Number 1 son just received a phishing spoof e-mail purportedly from TD Canada Trust asking for verification of account details. He has no such account(s) with them. I had noticed that CIBC posted a phishing alert last week with examples of spoof messages.
"On what principle is it, that when we see nothing but improvement behind us, we are to expect nothing but deterioration before us?"
Thomas Babington Macaulay in 1830
User avatar
Bylo Selhi
Veteran Contributor
Veteran Contributor
Posts: 29493
Joined: 16 Feb 2005 10:36
Location: Waterloo, ON
Contact:

Re: Phishing & Spoofing Alerts - Please Do Not Link Directly

Post by Bylo Selhi »

scomac wrote:Number 1 son just received a phishing spoof e-mail purportedly from TD Canada Trust...
We get them routinely from (purportedly) all big-5 banks even though we have no relationship with most of them. It makes sense, in a weird, statistical sort of way.

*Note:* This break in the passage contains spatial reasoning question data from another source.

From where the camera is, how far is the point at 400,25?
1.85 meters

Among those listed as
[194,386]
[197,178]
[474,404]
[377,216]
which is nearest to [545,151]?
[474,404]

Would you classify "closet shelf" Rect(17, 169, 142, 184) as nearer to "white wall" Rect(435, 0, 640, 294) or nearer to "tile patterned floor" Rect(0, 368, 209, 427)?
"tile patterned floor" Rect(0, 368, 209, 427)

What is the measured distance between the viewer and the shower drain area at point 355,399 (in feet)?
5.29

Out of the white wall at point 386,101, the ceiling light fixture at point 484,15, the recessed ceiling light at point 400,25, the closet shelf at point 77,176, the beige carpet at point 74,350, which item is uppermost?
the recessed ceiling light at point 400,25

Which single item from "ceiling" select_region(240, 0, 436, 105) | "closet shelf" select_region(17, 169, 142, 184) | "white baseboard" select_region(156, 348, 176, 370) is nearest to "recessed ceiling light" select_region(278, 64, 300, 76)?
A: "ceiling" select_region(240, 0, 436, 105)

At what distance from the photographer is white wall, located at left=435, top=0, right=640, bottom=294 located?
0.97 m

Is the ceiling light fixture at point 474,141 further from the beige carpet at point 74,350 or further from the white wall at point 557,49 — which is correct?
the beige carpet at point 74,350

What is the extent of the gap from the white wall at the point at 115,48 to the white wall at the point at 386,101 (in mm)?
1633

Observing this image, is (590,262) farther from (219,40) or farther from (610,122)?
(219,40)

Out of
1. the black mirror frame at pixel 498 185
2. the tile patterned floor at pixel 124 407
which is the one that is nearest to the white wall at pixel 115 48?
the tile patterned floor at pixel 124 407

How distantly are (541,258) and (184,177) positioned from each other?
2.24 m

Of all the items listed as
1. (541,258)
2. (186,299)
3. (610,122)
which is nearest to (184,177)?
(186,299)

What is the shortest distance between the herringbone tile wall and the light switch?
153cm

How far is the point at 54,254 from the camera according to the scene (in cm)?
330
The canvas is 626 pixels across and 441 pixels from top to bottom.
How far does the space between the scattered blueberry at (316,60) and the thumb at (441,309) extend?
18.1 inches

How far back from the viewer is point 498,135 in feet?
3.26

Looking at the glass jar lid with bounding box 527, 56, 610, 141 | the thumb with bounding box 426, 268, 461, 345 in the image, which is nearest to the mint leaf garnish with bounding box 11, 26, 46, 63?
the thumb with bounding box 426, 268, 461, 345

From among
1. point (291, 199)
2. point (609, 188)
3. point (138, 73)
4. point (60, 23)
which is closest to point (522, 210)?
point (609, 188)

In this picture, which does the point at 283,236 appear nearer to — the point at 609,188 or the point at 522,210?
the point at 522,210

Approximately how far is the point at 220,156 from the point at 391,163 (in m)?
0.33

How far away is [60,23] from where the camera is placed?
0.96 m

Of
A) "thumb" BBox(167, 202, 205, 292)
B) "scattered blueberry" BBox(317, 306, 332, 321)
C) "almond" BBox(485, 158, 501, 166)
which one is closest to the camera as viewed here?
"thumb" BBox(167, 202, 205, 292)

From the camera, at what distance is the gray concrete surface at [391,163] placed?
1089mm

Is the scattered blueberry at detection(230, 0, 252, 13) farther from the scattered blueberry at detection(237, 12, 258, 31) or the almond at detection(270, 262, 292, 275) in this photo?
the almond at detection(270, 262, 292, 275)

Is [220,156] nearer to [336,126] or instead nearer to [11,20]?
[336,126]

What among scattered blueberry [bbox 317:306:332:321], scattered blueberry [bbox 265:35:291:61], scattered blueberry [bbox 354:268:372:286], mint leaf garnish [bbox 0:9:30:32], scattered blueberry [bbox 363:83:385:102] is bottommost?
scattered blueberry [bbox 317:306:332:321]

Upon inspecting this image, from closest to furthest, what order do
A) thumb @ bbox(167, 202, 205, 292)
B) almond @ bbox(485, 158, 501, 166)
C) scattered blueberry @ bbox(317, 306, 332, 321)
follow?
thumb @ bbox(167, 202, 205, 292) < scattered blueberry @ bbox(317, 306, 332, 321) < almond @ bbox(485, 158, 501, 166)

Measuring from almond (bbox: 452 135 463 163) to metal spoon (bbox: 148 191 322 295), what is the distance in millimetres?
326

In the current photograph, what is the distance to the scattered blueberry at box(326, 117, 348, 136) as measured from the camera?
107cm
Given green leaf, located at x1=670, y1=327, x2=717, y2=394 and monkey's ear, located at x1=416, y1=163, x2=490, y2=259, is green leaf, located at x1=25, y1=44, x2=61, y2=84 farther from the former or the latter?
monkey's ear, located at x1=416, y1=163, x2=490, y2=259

Assume that each of the big-5 have about 20% market share and that many Canadians do business with more than just one of them. An e-mail blast to all addresses with domains registered in Canada is going to reach someone who really does have an account at the spoofed institution about 20% to 25% of the time. When you're blasting out millions of e-mails at a cost of essentially zero, those are probably considered good odds.

Bottom line:
1. If you get an e-mail from a financial institution with which you have no business, delete it (or flag it as spam/junk.)
2. If you get an e-mail from a financial institution with which you do have business assume it's a phishing attack. If you think it might be legit, then use your own bookmark, rather than any links in the e-mail, to login to your account (or type in the URL manually.)

BTW, TD/CT announced yesterday, "the EasyWeb URL will be changing to 'easyweb.td.com'." Presumably that's intended to thwart phishers by making it easier to remember and to type the correct URL to the legitimate website.
Sedulously eschew obfuscatory hyperverbosity and prolixity.
User avatar
IdOp
Veteran Contributor
Veteran Contributor
Posts: 3873
Joined: 16 Feb 2006 11:27
Location: On the Pacific sea bed, 100 mi off the CA coast.
Contact:

Re: Phishing & Spoofing Alerts - Please Do Not Link Directly

Post by IdOp »

I had a really funny big-bank phish email recently. Most of these kinds of spam you can tell just by looking at them that they're fake. This one purporting to be from TD Canada Trust, though, was very well done (for the most part), it looked professionally written, it mentioned EasyWeb security, and they'd even bothered to spoof the sender address to something that looked like it came from TD.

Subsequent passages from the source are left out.